-- DOCUMENT PASSAGE --
One final consideration that we mentioned in our last post is the rating mark of 2800. Both Grischuk and Giri have fallen below it in the current live ratings, but they still have three rounds to rebound. Both are now underdogs to get their end-of-tournament rating (presumed to become official on the next rating list) back above the 2800 line, but neither is completely eliminated. Giri would need to score 2.5/3 in the final rounds, with the black pieces in two of those three games, and our model predicts him to do just that 14% of the time. Grischuk also needs to score 2.5/3, but has the benefit of two games with white, and so has a slightly better chance at 21%. Still, it now looks likely that the official March rating list will have only two 2800+ players on it – despite there having been five at the same time rated over 2800 in the live ratings earlier this month.

All told, the results over rounds five through eight have removed much of the drama from Tbilisi. Tomashevsky is now an overwhelming favorite to win the event, and has turned himself into a legitimate contender for one of the eventual Candidates Tournament spots. Of course he still has to navigate the last three rounds: he has roughly a 90% chance of at least sharing first place, but 10% is still 10%, and he has a job to do to close out the win. The other most tangible question is whether Grischuk can bounce back, manage at least a plus score in the last two rounds, move up the standings a bit, and enter Khanty-Mansiysk as a contender. We have about 20 hours until round 9 begins. In the meantime, hopefully this update gives you something to chew on during this rest day!

Tbilisi Grand Prix – First Rest Day Update

We probably could have titled this post “The rise of Tomashevsky”. Certainly the biggest story is Evgeny Tomashevsky’s blistering 3.5/4 start, and full point lead after four rounds (out of 11). You may already know that we are tracking the Grand Prix in detail, and running simulations to determine each player’s odds of finishing in the top two of the final standings and earning a berth in the 2016 Candidates Tournament. Well four days ago, before this event began, we were awfully pessimistic about Evgeny’s chances, giving him a mere 2% chance of doing well enough both here in Tbilisi and also in Khanty-Mansiysk to finish in the top two. Now? We have his odds up to 17%! He still has an uphill climb before he convinces our ratings-based simulation model that he’s an actual “favorite”, but he has nevertheless made tremendous progress.

-- DATA EXCERPT --
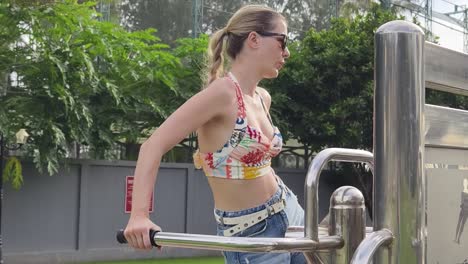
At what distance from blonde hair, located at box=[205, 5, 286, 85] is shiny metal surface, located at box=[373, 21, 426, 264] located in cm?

-- SET OF TASKS --
1. Answer these from the Tbilisi Grand Prix update:
(a) How often does the model predict Giri will score 2.5/3 in the final rounds?
(b) Before the event began, what chance of finishing in the top two did the model give Tomashevsky?
(c) About how many hours remain until round 9 begins?
2. Which chess players does the Tbilisi Grand Prix update mention by name?
3. Retype everything in the Tbilisi Grand Prix update from "Tbilisi Grand Prix" down to "made tremendous progress.".

-- ANSWERS --
1.
(a) 14% of the time
(b) 2%
(c) About 20 hours

2.
- Grischuk
- Giri
- Evgeny Tomashevsky

3.
Tbilisi Grand Prix – First Rest Day Update

We probably could have titled this post “The rise of Tomashevsky”. Certainly the biggest story is Evgeny Tomashevsky’s blistering 3.5/4 start, and full point lead after four rounds (out of 11). You may already know that we are tracking the Grand Prix in detail, and running simulations to determine each player’s odds of finishing in the top two of the final standings and earning a berth in the 2016 Candidates Tournament. Well four days ago, before this event began, we were awfully pessimistic about Evgeny’s chances, giving him a mere 2% chance of doing well enough both here in Tbilisi and also in Khanty-Mansiysk to finish in the top two. Now? We have his odds up to 17%! He still has an uphill climb before he convinces our ratings-based simulation model that he’s an actual “favorite”, but he has nevertheless made tremendous progress.